Co‐infections of an RBC generalist and RBC specialist have a high virulence

Hosts with a single infection of either our RBC‐generalist or our RBC‐specialist species usually control their infection through immunity and replacement of lost RBC (Spence et al. 2013; Pollitt et al. 2015). However, in the facilitated infections, the production of RBC fuelled the RBC specialist and heterologous immunity had no impact. We tested whether these processes resulted in mixed‐species infections being more virulent than single‐species infections. We compared mortality, weight loss and anaemia for the mice used in the previous analyses plus an additional 5–7 mice per treatment (see Fig. 1) for 26 days after infection with P. yoelii. Weight loss and anaemia are standard measures of virulence in this system (De Roode et al. 2005; Bell et al. 2006; Pollitt et al. 2013, 2014, 2015). Mortality differed dramatically among treatment groups (survival to day 26 ~ treatment: χ2 4,63 = 23.11, P < 0.0001; Fig. 4a) with high mortality in the parasite‐induced anaemia and mixed infection treatments (71 and 80%, respectively), but few or no deaths in other treatment groups (control = 0%, HIC = 0%, AA 8%). Note that we did not investigate single infections with P. chabaudi because multiple experiments demonstrate that this species (and the particular strain we used) rarely leads to mouse mortality (Seixas & Ostler 2005; Bell et al. 2006; Mideo et al. 2008; Reece et al. 2008; Pollitt et al. 2011). Therefore, infection with two parasite species, either simultaneously or consecutively, substantially increased the risk of host death (single infection vs. MI or PIA: χ2 1,63 = 21.01, P < 0.0001; Table S4; Fig. S4, for survival temporal dynamics). This is in keeping with reports that mixed‐species infections of P. falciparum and P. vivax more often lead to severe disease symptoms in human malaria cases (Genton et al. 2008).

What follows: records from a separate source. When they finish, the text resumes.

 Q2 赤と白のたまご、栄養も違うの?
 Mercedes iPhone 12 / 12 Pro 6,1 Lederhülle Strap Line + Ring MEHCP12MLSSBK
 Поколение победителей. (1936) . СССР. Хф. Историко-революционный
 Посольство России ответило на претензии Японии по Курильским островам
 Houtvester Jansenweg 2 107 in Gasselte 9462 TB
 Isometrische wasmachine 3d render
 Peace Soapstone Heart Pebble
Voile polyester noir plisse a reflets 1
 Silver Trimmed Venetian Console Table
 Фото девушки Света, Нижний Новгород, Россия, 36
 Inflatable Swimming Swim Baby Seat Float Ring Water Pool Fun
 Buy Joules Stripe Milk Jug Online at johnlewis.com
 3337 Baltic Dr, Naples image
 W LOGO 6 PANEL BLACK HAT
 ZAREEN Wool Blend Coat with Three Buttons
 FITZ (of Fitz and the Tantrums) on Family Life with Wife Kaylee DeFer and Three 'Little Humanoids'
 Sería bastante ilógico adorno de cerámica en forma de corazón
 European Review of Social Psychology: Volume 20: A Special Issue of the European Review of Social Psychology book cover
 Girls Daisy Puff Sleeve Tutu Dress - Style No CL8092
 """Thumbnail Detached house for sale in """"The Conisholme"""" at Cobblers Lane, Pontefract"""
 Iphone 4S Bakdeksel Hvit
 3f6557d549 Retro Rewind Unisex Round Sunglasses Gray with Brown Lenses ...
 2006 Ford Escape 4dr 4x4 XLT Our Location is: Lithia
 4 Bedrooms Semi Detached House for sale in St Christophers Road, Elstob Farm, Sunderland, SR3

Weight loss and anaemia differed significantly across treatments (minimum RBC count: F4,63 = 6.2, P < 0.0001; minimum weight: F4,63 = 4.15, P < 0.01) and this was driven by mice in the HIC becoming less anaemic and losing less weight than mice in PIA and AA treatment groups (Fig. 4b,c; all other pairwise comparisons between treatments were non‐significant (P > 0.05) for both minimum RBC density and minimum weight; Table S5).
Figure 4

Co‐infections of a RBC generalist and RBC specialist are more virulent to the host. Panels (a, b and c) show the proportion surviving mice, minimum weight and minimum red blood cell count for the five treatment groups, respectively. Panel d shows the relationship between mean proportion of reticulocytes and survival for the two treatments where substantial mortality was experienced (mixed infections, orange, and parasite‐induced anaemia, purple).

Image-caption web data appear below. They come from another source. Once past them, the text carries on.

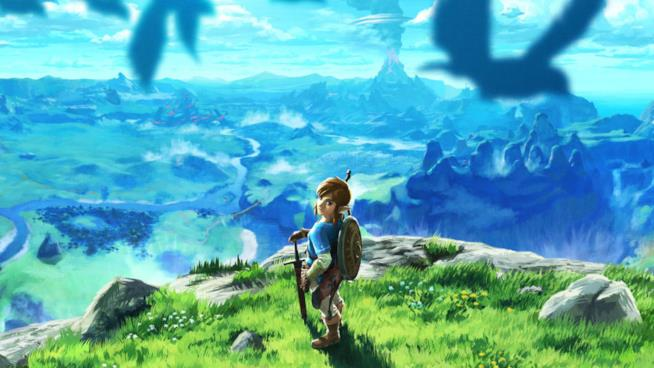 Link osserva l'orizzonte in The Legend of Zelda: Breath of the Wild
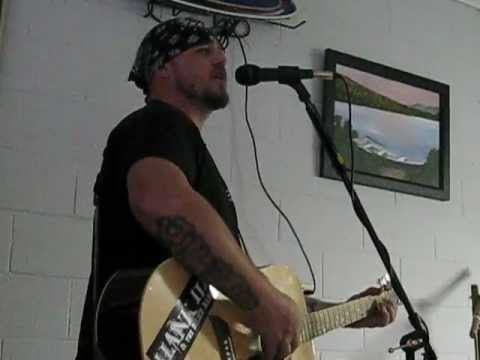 James Morrow Get Rythm,Folsom Prison,Smoke Along The Tracks ( Medley )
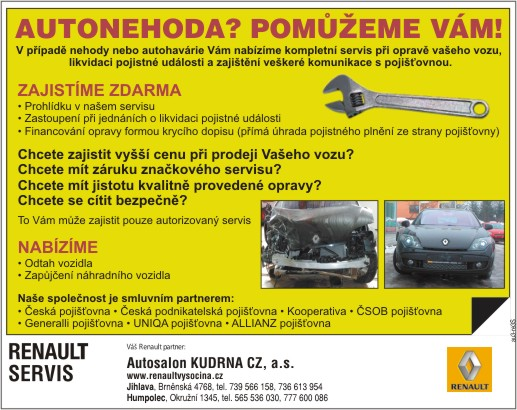 kudrna_servis_01.jpg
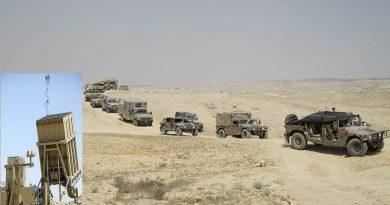 ערב פתיחת מבצע בדרום, לאן נעלמה לפתע חזית הצפון? צבאות סוריה וחיזבאללה התקדמו לנקודה מול הגולן ממנה אפשר להפגיז את נהריה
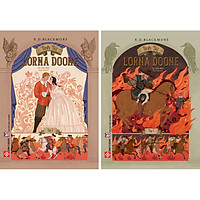 Combo Bộ 2 Tập: Tình sử Lorna Doone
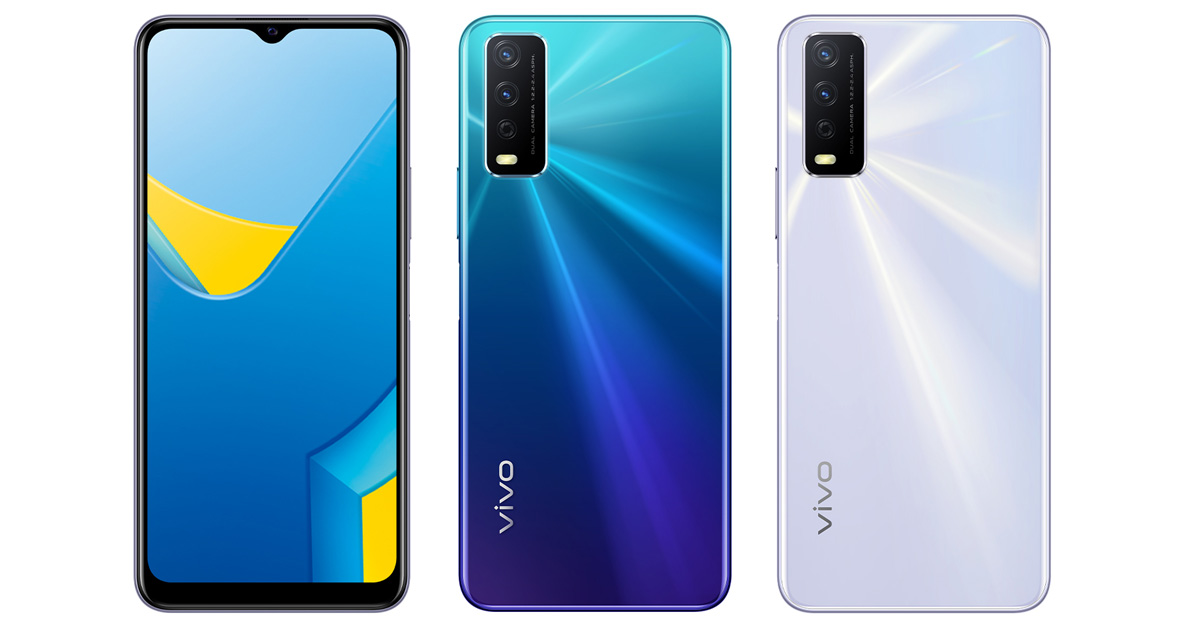 vivo Y20i - All Colors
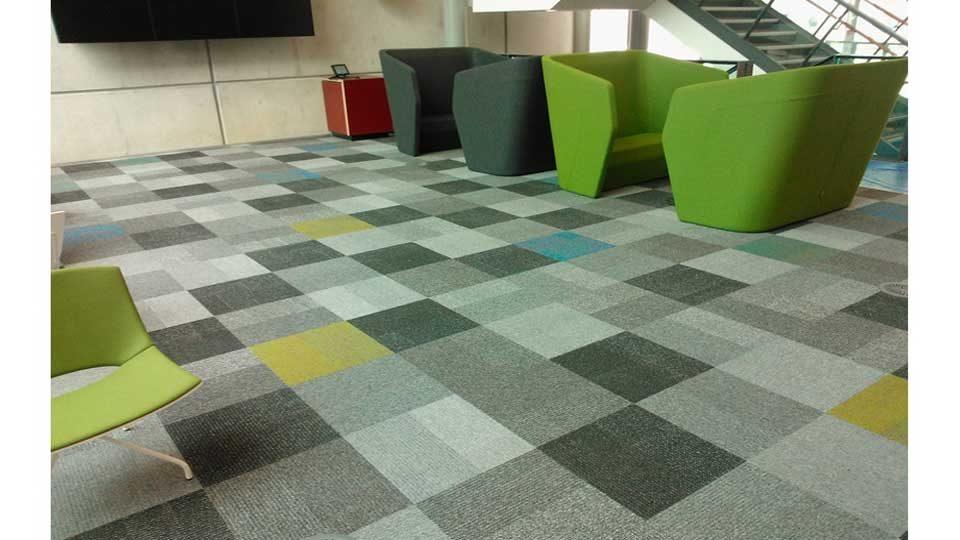 Interface-Carpet-Tiles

Co‐infections of a RBC generalist and RBC specialist are more virulent to the host. Panels (a, b and c) show the proportion surviving mice, minimum weight and minimum red blood cell count for the five treatment groups, respectively. Panel d shows the relationship between mean proportion of reticulocytes and survival for the two treatments where substantial mortality was experienced (mixed infections, orange, and parasite‐induced anaemia, purple). The high mortality in the parasite‐induced anaemia and mixed infection treatment groups cannot be explained by weight loss or anaemia (minimum weight: χ2 1,20 = 0.18, P = 0.67; minimum RBC density: χ2 1,21 = 3.49, P = 0.062). Instead, we found a significant positive correlation between the mean proportion of RBC throughout infections which were reticulocytes and the probability of surviving (χ2 1,22 = 15.2, P < 0.0001; Fig. 4d). We also found an effect of treatment (PIA vs. mixed: χ2 1,22 = 8.38, P < 0.005; Table S6): mice with a simultaneous mixed infection had a higher probability of survival at a given reticulocyte proportion than mice in the parasite‐induced anaemia treatment (Fig. 4d). We conclude that hosts face a trade‐off: the production of new RBCs facilitates replication of P. yoelii, but new RBCs must be produced in large numbers to survive and recover from infection.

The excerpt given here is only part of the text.